3. The method of claim 1, wherein the evolutionary generator of auxiliary adversarial attackers is implemented as a generative adversarial network that produces worst‑case perturbations for each agent.
4. The method of claim 1, wherein the role specialization is instantiated per a debate‑based multi‑agent framework that enables peer review and rebuttal of each agent’s output.
5. The method of claim 1, wherein the hybrid reputation aggregation assigns trust weights based on SHAP‑weighted Byzantine detection scores and a reputation vector that decays with sustained misbehavior.
6. The method of claim 1, wherein the trust‑aware sensor fusion employs a hidden‑Markov‑model‑based fusion engine that updates trust PDFs conditioned on dynamic field‑of‑view estimates derived from ray‑tracing on point clouds.

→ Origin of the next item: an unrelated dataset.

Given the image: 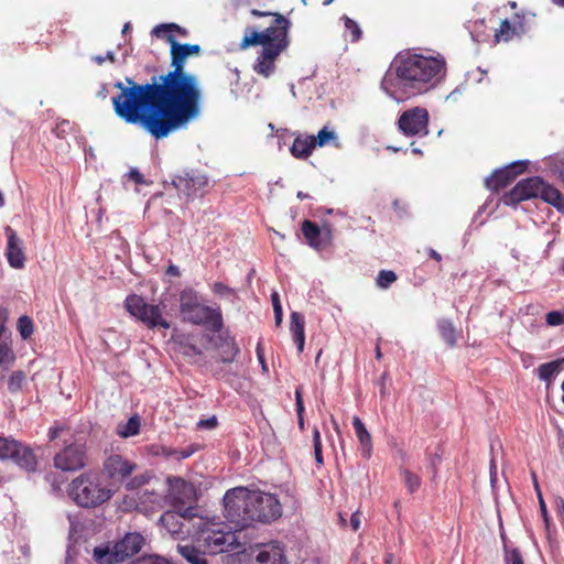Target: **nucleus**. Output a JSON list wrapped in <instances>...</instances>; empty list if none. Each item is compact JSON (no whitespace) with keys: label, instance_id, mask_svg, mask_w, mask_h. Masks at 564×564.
Masks as SVG:
<instances>
[{"label":"nucleus","instance_id":"nucleus-1","mask_svg":"<svg viewBox=\"0 0 564 564\" xmlns=\"http://www.w3.org/2000/svg\"><path fill=\"white\" fill-rule=\"evenodd\" d=\"M170 44L171 69L153 76L151 83L129 86L117 82L120 94L112 98L115 113L127 123H139L155 140L186 128L202 112L203 93L196 75L185 70L189 56H198V44H181L173 34L164 36Z\"/></svg>","mask_w":564,"mask_h":564},{"label":"nucleus","instance_id":"nucleus-2","mask_svg":"<svg viewBox=\"0 0 564 564\" xmlns=\"http://www.w3.org/2000/svg\"><path fill=\"white\" fill-rule=\"evenodd\" d=\"M443 58L400 52L381 80V88L400 101L427 91L445 74Z\"/></svg>","mask_w":564,"mask_h":564},{"label":"nucleus","instance_id":"nucleus-3","mask_svg":"<svg viewBox=\"0 0 564 564\" xmlns=\"http://www.w3.org/2000/svg\"><path fill=\"white\" fill-rule=\"evenodd\" d=\"M250 13L257 18H273L272 23L262 31L251 26L246 28L245 35L239 45L241 50L257 45L262 46L253 65V70L263 77H269L275 69L276 58L289 46L288 33L291 22L276 12L252 9Z\"/></svg>","mask_w":564,"mask_h":564},{"label":"nucleus","instance_id":"nucleus-4","mask_svg":"<svg viewBox=\"0 0 564 564\" xmlns=\"http://www.w3.org/2000/svg\"><path fill=\"white\" fill-rule=\"evenodd\" d=\"M268 500L256 498V491L243 487H237L226 492L224 497L225 518L236 530H243L252 525L261 513H258L256 503H268Z\"/></svg>","mask_w":564,"mask_h":564},{"label":"nucleus","instance_id":"nucleus-5","mask_svg":"<svg viewBox=\"0 0 564 564\" xmlns=\"http://www.w3.org/2000/svg\"><path fill=\"white\" fill-rule=\"evenodd\" d=\"M535 197H540L558 210L564 212V196L562 193L539 176L521 180L510 192L502 196L501 200L507 206H516L523 200Z\"/></svg>","mask_w":564,"mask_h":564},{"label":"nucleus","instance_id":"nucleus-6","mask_svg":"<svg viewBox=\"0 0 564 564\" xmlns=\"http://www.w3.org/2000/svg\"><path fill=\"white\" fill-rule=\"evenodd\" d=\"M144 536L139 532H128L115 543L96 546L93 558L98 564H118L138 554L144 545Z\"/></svg>","mask_w":564,"mask_h":564},{"label":"nucleus","instance_id":"nucleus-7","mask_svg":"<svg viewBox=\"0 0 564 564\" xmlns=\"http://www.w3.org/2000/svg\"><path fill=\"white\" fill-rule=\"evenodd\" d=\"M113 491L100 484L93 474H83L73 480V500L84 508H96L107 502Z\"/></svg>","mask_w":564,"mask_h":564},{"label":"nucleus","instance_id":"nucleus-8","mask_svg":"<svg viewBox=\"0 0 564 564\" xmlns=\"http://www.w3.org/2000/svg\"><path fill=\"white\" fill-rule=\"evenodd\" d=\"M180 311L184 321L196 325H209L214 330L221 327L220 314L199 303L197 294L184 290L180 296Z\"/></svg>","mask_w":564,"mask_h":564},{"label":"nucleus","instance_id":"nucleus-9","mask_svg":"<svg viewBox=\"0 0 564 564\" xmlns=\"http://www.w3.org/2000/svg\"><path fill=\"white\" fill-rule=\"evenodd\" d=\"M12 459L19 467L34 471L37 467V457L33 449L10 437L0 436V460Z\"/></svg>","mask_w":564,"mask_h":564},{"label":"nucleus","instance_id":"nucleus-10","mask_svg":"<svg viewBox=\"0 0 564 564\" xmlns=\"http://www.w3.org/2000/svg\"><path fill=\"white\" fill-rule=\"evenodd\" d=\"M239 564H286L283 549L278 544H261L238 552Z\"/></svg>","mask_w":564,"mask_h":564},{"label":"nucleus","instance_id":"nucleus-11","mask_svg":"<svg viewBox=\"0 0 564 564\" xmlns=\"http://www.w3.org/2000/svg\"><path fill=\"white\" fill-rule=\"evenodd\" d=\"M126 306L131 315L145 323L150 328L156 326L170 328V324L162 317L159 305L147 304L142 297L130 295L126 300Z\"/></svg>","mask_w":564,"mask_h":564},{"label":"nucleus","instance_id":"nucleus-12","mask_svg":"<svg viewBox=\"0 0 564 564\" xmlns=\"http://www.w3.org/2000/svg\"><path fill=\"white\" fill-rule=\"evenodd\" d=\"M195 516L193 507H186L184 510L173 508L161 516L160 523L172 536L183 539L191 533L189 522Z\"/></svg>","mask_w":564,"mask_h":564},{"label":"nucleus","instance_id":"nucleus-13","mask_svg":"<svg viewBox=\"0 0 564 564\" xmlns=\"http://www.w3.org/2000/svg\"><path fill=\"white\" fill-rule=\"evenodd\" d=\"M430 116L425 108L414 107L402 112L398 120L400 131L406 137L429 134Z\"/></svg>","mask_w":564,"mask_h":564},{"label":"nucleus","instance_id":"nucleus-14","mask_svg":"<svg viewBox=\"0 0 564 564\" xmlns=\"http://www.w3.org/2000/svg\"><path fill=\"white\" fill-rule=\"evenodd\" d=\"M137 469V464L120 454L106 456L101 473L110 484H122Z\"/></svg>","mask_w":564,"mask_h":564},{"label":"nucleus","instance_id":"nucleus-15","mask_svg":"<svg viewBox=\"0 0 564 564\" xmlns=\"http://www.w3.org/2000/svg\"><path fill=\"white\" fill-rule=\"evenodd\" d=\"M301 232L310 247L328 246L333 242L335 226L325 219L321 223L305 219L301 223Z\"/></svg>","mask_w":564,"mask_h":564},{"label":"nucleus","instance_id":"nucleus-16","mask_svg":"<svg viewBox=\"0 0 564 564\" xmlns=\"http://www.w3.org/2000/svg\"><path fill=\"white\" fill-rule=\"evenodd\" d=\"M202 538L205 546L210 553L232 552L238 556L241 552V545L237 542V536L231 531L202 530Z\"/></svg>","mask_w":564,"mask_h":564},{"label":"nucleus","instance_id":"nucleus-17","mask_svg":"<svg viewBox=\"0 0 564 564\" xmlns=\"http://www.w3.org/2000/svg\"><path fill=\"white\" fill-rule=\"evenodd\" d=\"M169 491L166 499L174 509H185L196 500L195 487L180 477H169Z\"/></svg>","mask_w":564,"mask_h":564},{"label":"nucleus","instance_id":"nucleus-18","mask_svg":"<svg viewBox=\"0 0 564 564\" xmlns=\"http://www.w3.org/2000/svg\"><path fill=\"white\" fill-rule=\"evenodd\" d=\"M527 169V162H513L503 169L495 171L487 180L486 186L492 192H499L511 184L518 175L522 174Z\"/></svg>","mask_w":564,"mask_h":564},{"label":"nucleus","instance_id":"nucleus-19","mask_svg":"<svg viewBox=\"0 0 564 564\" xmlns=\"http://www.w3.org/2000/svg\"><path fill=\"white\" fill-rule=\"evenodd\" d=\"M173 186L188 198L198 195L208 185L206 175L195 172H185L183 175H175L172 180Z\"/></svg>","mask_w":564,"mask_h":564},{"label":"nucleus","instance_id":"nucleus-20","mask_svg":"<svg viewBox=\"0 0 564 564\" xmlns=\"http://www.w3.org/2000/svg\"><path fill=\"white\" fill-rule=\"evenodd\" d=\"M54 469L48 474L47 479L54 490H61L62 484L67 482L70 473V451L68 446H65L55 455Z\"/></svg>","mask_w":564,"mask_h":564},{"label":"nucleus","instance_id":"nucleus-21","mask_svg":"<svg viewBox=\"0 0 564 564\" xmlns=\"http://www.w3.org/2000/svg\"><path fill=\"white\" fill-rule=\"evenodd\" d=\"M256 498L258 502L260 500H268V503H256V509L260 514V518H257L256 522H269L278 519L282 514V508L280 501L275 498V496L267 492H262L256 490Z\"/></svg>","mask_w":564,"mask_h":564},{"label":"nucleus","instance_id":"nucleus-22","mask_svg":"<svg viewBox=\"0 0 564 564\" xmlns=\"http://www.w3.org/2000/svg\"><path fill=\"white\" fill-rule=\"evenodd\" d=\"M522 33H524V19L516 14L512 21L505 19L500 22L499 28L495 32V40L496 42H508Z\"/></svg>","mask_w":564,"mask_h":564},{"label":"nucleus","instance_id":"nucleus-23","mask_svg":"<svg viewBox=\"0 0 564 564\" xmlns=\"http://www.w3.org/2000/svg\"><path fill=\"white\" fill-rule=\"evenodd\" d=\"M316 148L313 135H299L294 139L290 152L300 160L307 159Z\"/></svg>","mask_w":564,"mask_h":564},{"label":"nucleus","instance_id":"nucleus-24","mask_svg":"<svg viewBox=\"0 0 564 564\" xmlns=\"http://www.w3.org/2000/svg\"><path fill=\"white\" fill-rule=\"evenodd\" d=\"M352 425L360 443L361 454L364 457L369 458L372 451L371 435L358 416H354Z\"/></svg>","mask_w":564,"mask_h":564},{"label":"nucleus","instance_id":"nucleus-25","mask_svg":"<svg viewBox=\"0 0 564 564\" xmlns=\"http://www.w3.org/2000/svg\"><path fill=\"white\" fill-rule=\"evenodd\" d=\"M178 554L189 564H208L205 553L188 543H177Z\"/></svg>","mask_w":564,"mask_h":564},{"label":"nucleus","instance_id":"nucleus-26","mask_svg":"<svg viewBox=\"0 0 564 564\" xmlns=\"http://www.w3.org/2000/svg\"><path fill=\"white\" fill-rule=\"evenodd\" d=\"M304 317L297 312L291 314L290 330L293 335V339L297 345L299 352L303 351L305 333H304Z\"/></svg>","mask_w":564,"mask_h":564},{"label":"nucleus","instance_id":"nucleus-27","mask_svg":"<svg viewBox=\"0 0 564 564\" xmlns=\"http://www.w3.org/2000/svg\"><path fill=\"white\" fill-rule=\"evenodd\" d=\"M15 355L12 349L11 340L0 341V380L4 377V371L14 362Z\"/></svg>","mask_w":564,"mask_h":564},{"label":"nucleus","instance_id":"nucleus-28","mask_svg":"<svg viewBox=\"0 0 564 564\" xmlns=\"http://www.w3.org/2000/svg\"><path fill=\"white\" fill-rule=\"evenodd\" d=\"M173 32H176L178 35L183 37L188 36V31L185 28H182L175 23H163L155 25L152 30V35L164 39L165 35L172 34Z\"/></svg>","mask_w":564,"mask_h":564},{"label":"nucleus","instance_id":"nucleus-29","mask_svg":"<svg viewBox=\"0 0 564 564\" xmlns=\"http://www.w3.org/2000/svg\"><path fill=\"white\" fill-rule=\"evenodd\" d=\"M140 431V419L138 415L131 416L126 423L118 424L117 433L121 437H130L137 435Z\"/></svg>","mask_w":564,"mask_h":564},{"label":"nucleus","instance_id":"nucleus-30","mask_svg":"<svg viewBox=\"0 0 564 564\" xmlns=\"http://www.w3.org/2000/svg\"><path fill=\"white\" fill-rule=\"evenodd\" d=\"M562 360H555L541 365L538 368L539 378L543 381H550L560 372Z\"/></svg>","mask_w":564,"mask_h":564},{"label":"nucleus","instance_id":"nucleus-31","mask_svg":"<svg viewBox=\"0 0 564 564\" xmlns=\"http://www.w3.org/2000/svg\"><path fill=\"white\" fill-rule=\"evenodd\" d=\"M17 329L22 339L26 340L34 333V324L29 316L22 315L19 317L17 322Z\"/></svg>","mask_w":564,"mask_h":564},{"label":"nucleus","instance_id":"nucleus-32","mask_svg":"<svg viewBox=\"0 0 564 564\" xmlns=\"http://www.w3.org/2000/svg\"><path fill=\"white\" fill-rule=\"evenodd\" d=\"M6 257L10 265L14 269H22L25 261V254L22 249H7Z\"/></svg>","mask_w":564,"mask_h":564},{"label":"nucleus","instance_id":"nucleus-33","mask_svg":"<svg viewBox=\"0 0 564 564\" xmlns=\"http://www.w3.org/2000/svg\"><path fill=\"white\" fill-rule=\"evenodd\" d=\"M438 328L443 339L449 345L454 346L456 344V335L455 328L453 324L448 321H442L438 324Z\"/></svg>","mask_w":564,"mask_h":564},{"label":"nucleus","instance_id":"nucleus-34","mask_svg":"<svg viewBox=\"0 0 564 564\" xmlns=\"http://www.w3.org/2000/svg\"><path fill=\"white\" fill-rule=\"evenodd\" d=\"M314 143L316 147H325L326 144L334 142L337 140V135L333 130H329L327 127L321 129L317 135H313Z\"/></svg>","mask_w":564,"mask_h":564},{"label":"nucleus","instance_id":"nucleus-35","mask_svg":"<svg viewBox=\"0 0 564 564\" xmlns=\"http://www.w3.org/2000/svg\"><path fill=\"white\" fill-rule=\"evenodd\" d=\"M238 351L239 349L236 347L234 341H226L223 352L217 357V361L232 362Z\"/></svg>","mask_w":564,"mask_h":564},{"label":"nucleus","instance_id":"nucleus-36","mask_svg":"<svg viewBox=\"0 0 564 564\" xmlns=\"http://www.w3.org/2000/svg\"><path fill=\"white\" fill-rule=\"evenodd\" d=\"M402 475L404 477L405 486L409 492H415L421 486V479L417 475L413 474L409 469L402 470Z\"/></svg>","mask_w":564,"mask_h":564},{"label":"nucleus","instance_id":"nucleus-37","mask_svg":"<svg viewBox=\"0 0 564 564\" xmlns=\"http://www.w3.org/2000/svg\"><path fill=\"white\" fill-rule=\"evenodd\" d=\"M343 20H344L346 30L350 32V41L358 42L361 39V34H362L361 29L359 28L358 23L346 15L343 17Z\"/></svg>","mask_w":564,"mask_h":564},{"label":"nucleus","instance_id":"nucleus-38","mask_svg":"<svg viewBox=\"0 0 564 564\" xmlns=\"http://www.w3.org/2000/svg\"><path fill=\"white\" fill-rule=\"evenodd\" d=\"M25 381V373L21 370L12 372L8 381V389L11 392L19 391Z\"/></svg>","mask_w":564,"mask_h":564},{"label":"nucleus","instance_id":"nucleus-39","mask_svg":"<svg viewBox=\"0 0 564 564\" xmlns=\"http://www.w3.org/2000/svg\"><path fill=\"white\" fill-rule=\"evenodd\" d=\"M9 319V311L6 307H0V341L1 340H11V333L7 327V322Z\"/></svg>","mask_w":564,"mask_h":564},{"label":"nucleus","instance_id":"nucleus-40","mask_svg":"<svg viewBox=\"0 0 564 564\" xmlns=\"http://www.w3.org/2000/svg\"><path fill=\"white\" fill-rule=\"evenodd\" d=\"M395 280H397V274L393 271L382 270L378 274L377 285L379 288L387 289Z\"/></svg>","mask_w":564,"mask_h":564},{"label":"nucleus","instance_id":"nucleus-41","mask_svg":"<svg viewBox=\"0 0 564 564\" xmlns=\"http://www.w3.org/2000/svg\"><path fill=\"white\" fill-rule=\"evenodd\" d=\"M313 443H314V456L315 462L318 465H323V455H322V441H321V433L317 427L313 431Z\"/></svg>","mask_w":564,"mask_h":564},{"label":"nucleus","instance_id":"nucleus-42","mask_svg":"<svg viewBox=\"0 0 564 564\" xmlns=\"http://www.w3.org/2000/svg\"><path fill=\"white\" fill-rule=\"evenodd\" d=\"M505 563L506 564H524L523 557L518 549H507L505 546Z\"/></svg>","mask_w":564,"mask_h":564},{"label":"nucleus","instance_id":"nucleus-43","mask_svg":"<svg viewBox=\"0 0 564 564\" xmlns=\"http://www.w3.org/2000/svg\"><path fill=\"white\" fill-rule=\"evenodd\" d=\"M546 324L550 326H558L564 324V311H552L545 316Z\"/></svg>","mask_w":564,"mask_h":564},{"label":"nucleus","instance_id":"nucleus-44","mask_svg":"<svg viewBox=\"0 0 564 564\" xmlns=\"http://www.w3.org/2000/svg\"><path fill=\"white\" fill-rule=\"evenodd\" d=\"M148 481H149V476H147V475L135 476L127 482L126 488L129 490H134V489L143 486Z\"/></svg>","mask_w":564,"mask_h":564},{"label":"nucleus","instance_id":"nucleus-45","mask_svg":"<svg viewBox=\"0 0 564 564\" xmlns=\"http://www.w3.org/2000/svg\"><path fill=\"white\" fill-rule=\"evenodd\" d=\"M87 459L83 452H73V470L80 469L86 466Z\"/></svg>","mask_w":564,"mask_h":564},{"label":"nucleus","instance_id":"nucleus-46","mask_svg":"<svg viewBox=\"0 0 564 564\" xmlns=\"http://www.w3.org/2000/svg\"><path fill=\"white\" fill-rule=\"evenodd\" d=\"M393 210L395 212L397 216L402 218L408 214V204L402 199H394L392 203Z\"/></svg>","mask_w":564,"mask_h":564},{"label":"nucleus","instance_id":"nucleus-47","mask_svg":"<svg viewBox=\"0 0 564 564\" xmlns=\"http://www.w3.org/2000/svg\"><path fill=\"white\" fill-rule=\"evenodd\" d=\"M4 234L8 239L7 247H19V239L17 232L9 226L4 228Z\"/></svg>","mask_w":564,"mask_h":564},{"label":"nucleus","instance_id":"nucleus-48","mask_svg":"<svg viewBox=\"0 0 564 564\" xmlns=\"http://www.w3.org/2000/svg\"><path fill=\"white\" fill-rule=\"evenodd\" d=\"M215 293L220 295H232L235 291L223 282H216L213 286Z\"/></svg>","mask_w":564,"mask_h":564},{"label":"nucleus","instance_id":"nucleus-49","mask_svg":"<svg viewBox=\"0 0 564 564\" xmlns=\"http://www.w3.org/2000/svg\"><path fill=\"white\" fill-rule=\"evenodd\" d=\"M68 429L66 426H54L48 432V438L51 442L57 440L62 434H67Z\"/></svg>","mask_w":564,"mask_h":564},{"label":"nucleus","instance_id":"nucleus-50","mask_svg":"<svg viewBox=\"0 0 564 564\" xmlns=\"http://www.w3.org/2000/svg\"><path fill=\"white\" fill-rule=\"evenodd\" d=\"M295 404H296V413L297 415H301V413H304V403L302 399V388H297L295 391Z\"/></svg>","mask_w":564,"mask_h":564},{"label":"nucleus","instance_id":"nucleus-51","mask_svg":"<svg viewBox=\"0 0 564 564\" xmlns=\"http://www.w3.org/2000/svg\"><path fill=\"white\" fill-rule=\"evenodd\" d=\"M127 176H128L129 180L133 181L135 184H143L144 183L143 175L137 169H131L128 172Z\"/></svg>","mask_w":564,"mask_h":564},{"label":"nucleus","instance_id":"nucleus-52","mask_svg":"<svg viewBox=\"0 0 564 564\" xmlns=\"http://www.w3.org/2000/svg\"><path fill=\"white\" fill-rule=\"evenodd\" d=\"M216 425H217V420L215 416L207 419V420H200L197 423V426L199 429H209L210 430V429H214Z\"/></svg>","mask_w":564,"mask_h":564},{"label":"nucleus","instance_id":"nucleus-53","mask_svg":"<svg viewBox=\"0 0 564 564\" xmlns=\"http://www.w3.org/2000/svg\"><path fill=\"white\" fill-rule=\"evenodd\" d=\"M94 61L98 64V65H101L105 61H109L111 63H115L116 61V57H115V54L112 52H108L106 54V56H101V55H97L94 57Z\"/></svg>","mask_w":564,"mask_h":564},{"label":"nucleus","instance_id":"nucleus-54","mask_svg":"<svg viewBox=\"0 0 564 564\" xmlns=\"http://www.w3.org/2000/svg\"><path fill=\"white\" fill-rule=\"evenodd\" d=\"M183 354L186 356H196L200 355L202 351L194 345L184 346Z\"/></svg>","mask_w":564,"mask_h":564},{"label":"nucleus","instance_id":"nucleus-55","mask_svg":"<svg viewBox=\"0 0 564 564\" xmlns=\"http://www.w3.org/2000/svg\"><path fill=\"white\" fill-rule=\"evenodd\" d=\"M350 525L354 531H357L360 528V513L358 511L352 513L350 518Z\"/></svg>","mask_w":564,"mask_h":564},{"label":"nucleus","instance_id":"nucleus-56","mask_svg":"<svg viewBox=\"0 0 564 564\" xmlns=\"http://www.w3.org/2000/svg\"><path fill=\"white\" fill-rule=\"evenodd\" d=\"M67 126H68V121H63L56 126L55 132L58 138H65Z\"/></svg>","mask_w":564,"mask_h":564},{"label":"nucleus","instance_id":"nucleus-57","mask_svg":"<svg viewBox=\"0 0 564 564\" xmlns=\"http://www.w3.org/2000/svg\"><path fill=\"white\" fill-rule=\"evenodd\" d=\"M388 378V373L384 372L379 379L380 394L384 397L387 394L386 381Z\"/></svg>","mask_w":564,"mask_h":564},{"label":"nucleus","instance_id":"nucleus-58","mask_svg":"<svg viewBox=\"0 0 564 564\" xmlns=\"http://www.w3.org/2000/svg\"><path fill=\"white\" fill-rule=\"evenodd\" d=\"M108 94H109V87L107 84H102L100 86V88L98 89L97 91V97L100 98V99H106L108 97Z\"/></svg>","mask_w":564,"mask_h":564},{"label":"nucleus","instance_id":"nucleus-59","mask_svg":"<svg viewBox=\"0 0 564 564\" xmlns=\"http://www.w3.org/2000/svg\"><path fill=\"white\" fill-rule=\"evenodd\" d=\"M497 481V467L494 459L490 462V482L494 487Z\"/></svg>","mask_w":564,"mask_h":564},{"label":"nucleus","instance_id":"nucleus-60","mask_svg":"<svg viewBox=\"0 0 564 564\" xmlns=\"http://www.w3.org/2000/svg\"><path fill=\"white\" fill-rule=\"evenodd\" d=\"M273 311H274L275 324L280 325L282 322V306H278L276 308H273Z\"/></svg>","mask_w":564,"mask_h":564},{"label":"nucleus","instance_id":"nucleus-61","mask_svg":"<svg viewBox=\"0 0 564 564\" xmlns=\"http://www.w3.org/2000/svg\"><path fill=\"white\" fill-rule=\"evenodd\" d=\"M166 273L170 274V275L178 276L180 275V270L175 265H170L167 268V270H166Z\"/></svg>","mask_w":564,"mask_h":564},{"label":"nucleus","instance_id":"nucleus-62","mask_svg":"<svg viewBox=\"0 0 564 564\" xmlns=\"http://www.w3.org/2000/svg\"><path fill=\"white\" fill-rule=\"evenodd\" d=\"M273 308H276L278 306H281L279 294L276 292H273L271 295Z\"/></svg>","mask_w":564,"mask_h":564},{"label":"nucleus","instance_id":"nucleus-63","mask_svg":"<svg viewBox=\"0 0 564 564\" xmlns=\"http://www.w3.org/2000/svg\"><path fill=\"white\" fill-rule=\"evenodd\" d=\"M430 257L436 261H441L442 257L436 250L431 249Z\"/></svg>","mask_w":564,"mask_h":564},{"label":"nucleus","instance_id":"nucleus-64","mask_svg":"<svg viewBox=\"0 0 564 564\" xmlns=\"http://www.w3.org/2000/svg\"><path fill=\"white\" fill-rule=\"evenodd\" d=\"M297 198L301 199V200H304L306 198H310V195L307 193H304V192H297Z\"/></svg>","mask_w":564,"mask_h":564}]
</instances>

7. The method of claim 1, wherein the randomized smoothing is applied to the output distribution of large language model agents to statistically bound the influence of injected malicious content.
8. The method of claim 1, wherein the world‑model grounding layer enforces formal ontology constraints to prevent hallucination‑induced operational failure.
9. The method of claim 1, wherein the engine achieves sub‑linear communication overhead by employing secure aggregation protocols such as RAIN.
10. The system of claim 2, wherein the engine includes a runtime explainability module that logs each inference step and provides natural‑language explanations of agent decisions.
11. The system of claim 2, wherein the engine incorporates a continuous safety monitoring component that enforces safety constraints and triggers automated incident response upon detection of policy violations.
12. The system of claim 2, wherein the engine is deployable in a decentralized governance framework that issues cryptographically verifiable credentials to human sponsors and enforces least‑privilege access at runtime.
ABSTRACT
A resilient agentic coordination engine (RACE) for adaptive multi‑agent defense against adversarial coordination is disclosed. RACE fuses dynamic role‑based adversarial training, hybrid reputation aggregation, trust‑aware sensor fusion with dynamic field‑of‑view, and randomized smoothing for large language model agents within a three‑layer architecture comprising a world‑model grounding layer, a trust‑aware communication layer, and a dynamic adversarial learning layer. The engine guarantees Byzantine‑resilient convergence, provides runtime explainability through ontology‑based justification, and scales sub‑linearly to thousands of agents, enabling secure, interpretable coordination in UAV swarms, cyber‑physical sensor networks, and decentralized finance systems.